Just eight months ago, Rogoff was at risk of being dropped, after an investigation into staff reports of abrasive management, profanity and sexism during his first few months in Seattle, after arriving here from the Federal Transit Administration at the start of 2016. He was denied a 2017 performance bonus and currently makes $328,545.

The proposed 2019 pay increase was based on a consultant’s comparisons with peers including Dallas, Los Angeles and Portland transit agencies. Besides his salary, Rogoff would receive a $24,000 annual contribution into a retirement fund, and possible merit bonuses.

The ST3 vote added eight rail projects and two bus-rapid transit lines, bringing estimated spending to just over $90 billion for the coming 25 years, or $2.4 billion in 2019 managed by Rogoff.

Seattle Mayor Jenny Durkan has changed her views, since she voted March 1 against giving Rogoff a chance to recover through a performance-improvement plan.

“We have had just a year to work together now and he has been extremely collaborative, as well as the Sound Transit staff,” Durkan said Thursday. That is a high-stakes relationship as the agency considers additional tunnels, which probably would require Seattle tax increases, to satisfy communities in West Seattle, the Chinatown International District and Ballard.

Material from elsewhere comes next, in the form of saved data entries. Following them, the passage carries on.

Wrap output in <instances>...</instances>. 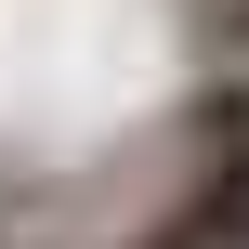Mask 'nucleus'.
<instances>
[{
	"label": "nucleus",
	"mask_w": 249,
	"mask_h": 249,
	"mask_svg": "<svg viewBox=\"0 0 249 249\" xmlns=\"http://www.w3.org/2000/svg\"><path fill=\"white\" fill-rule=\"evenodd\" d=\"M171 223H184L197 249H249V158H210V171H197V197H184Z\"/></svg>",
	"instance_id": "1"
},
{
	"label": "nucleus",
	"mask_w": 249,
	"mask_h": 249,
	"mask_svg": "<svg viewBox=\"0 0 249 249\" xmlns=\"http://www.w3.org/2000/svg\"><path fill=\"white\" fill-rule=\"evenodd\" d=\"M184 144H197V158H249V66L210 79V92L184 105Z\"/></svg>",
	"instance_id": "2"
},
{
	"label": "nucleus",
	"mask_w": 249,
	"mask_h": 249,
	"mask_svg": "<svg viewBox=\"0 0 249 249\" xmlns=\"http://www.w3.org/2000/svg\"><path fill=\"white\" fill-rule=\"evenodd\" d=\"M118 249H197V236H184V223H144V236H118Z\"/></svg>",
	"instance_id": "4"
},
{
	"label": "nucleus",
	"mask_w": 249,
	"mask_h": 249,
	"mask_svg": "<svg viewBox=\"0 0 249 249\" xmlns=\"http://www.w3.org/2000/svg\"><path fill=\"white\" fill-rule=\"evenodd\" d=\"M210 39H223V53L249 66V0H210Z\"/></svg>",
	"instance_id": "3"
}]
</instances>
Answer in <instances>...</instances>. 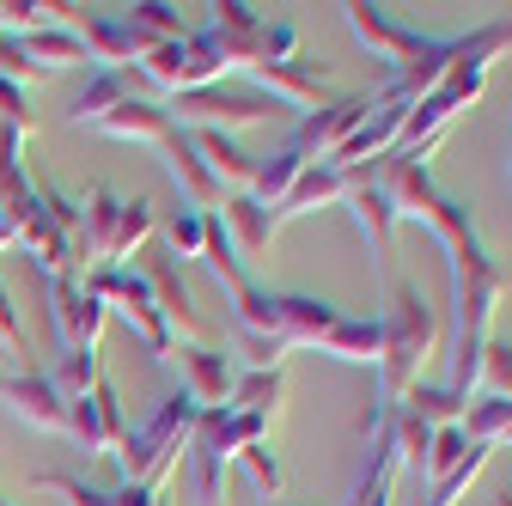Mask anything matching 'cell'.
Masks as SVG:
<instances>
[{
  "instance_id": "6da1fadb",
  "label": "cell",
  "mask_w": 512,
  "mask_h": 506,
  "mask_svg": "<svg viewBox=\"0 0 512 506\" xmlns=\"http://www.w3.org/2000/svg\"><path fill=\"white\" fill-rule=\"evenodd\" d=\"M0 391L13 397V409H19V415H31V421H37V427H49V433L74 427V415L61 409L55 385H43V378H0Z\"/></svg>"
},
{
  "instance_id": "7a4b0ae2",
  "label": "cell",
  "mask_w": 512,
  "mask_h": 506,
  "mask_svg": "<svg viewBox=\"0 0 512 506\" xmlns=\"http://www.w3.org/2000/svg\"><path fill=\"white\" fill-rule=\"evenodd\" d=\"M55 318H61V330H68V342L80 336V348H92V330H98V299L74 293L68 281H55Z\"/></svg>"
}]
</instances>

Dammeier pointed to those projects, along with frequent escalator failures at the University of Washington Station, as reason not to increase Rogoff’s pay.

Beyond the scrutiny of Rogoff’s temperament, cost of the Lynnwood and Federal Way extensions have each increased $500 million since last year, before any ST3 tunnels are added, Dammeier said.

“I am very concerned right now, our process for West Seattle, we are going to add another $700 million to that project. I am concerned our process in Ballard could add another $500 million to the budget,” he said.

On the other hand, Rogoff has reminded the board and other politicians several times, in public sessions, to keep affordability in mind, and make hard decisions in time to nominate preferred Seattle corridors in spring 2019.

In defending the 11 percent boost, Somers said that considering Rogoff’s missed bonus in 2017, and no bonus decision yet for 2018, the CEO’s pay trajectory isn’t much different from a hypothetical white-collar employee who may have received a simple 5 percent inflation raise for each of the last two years.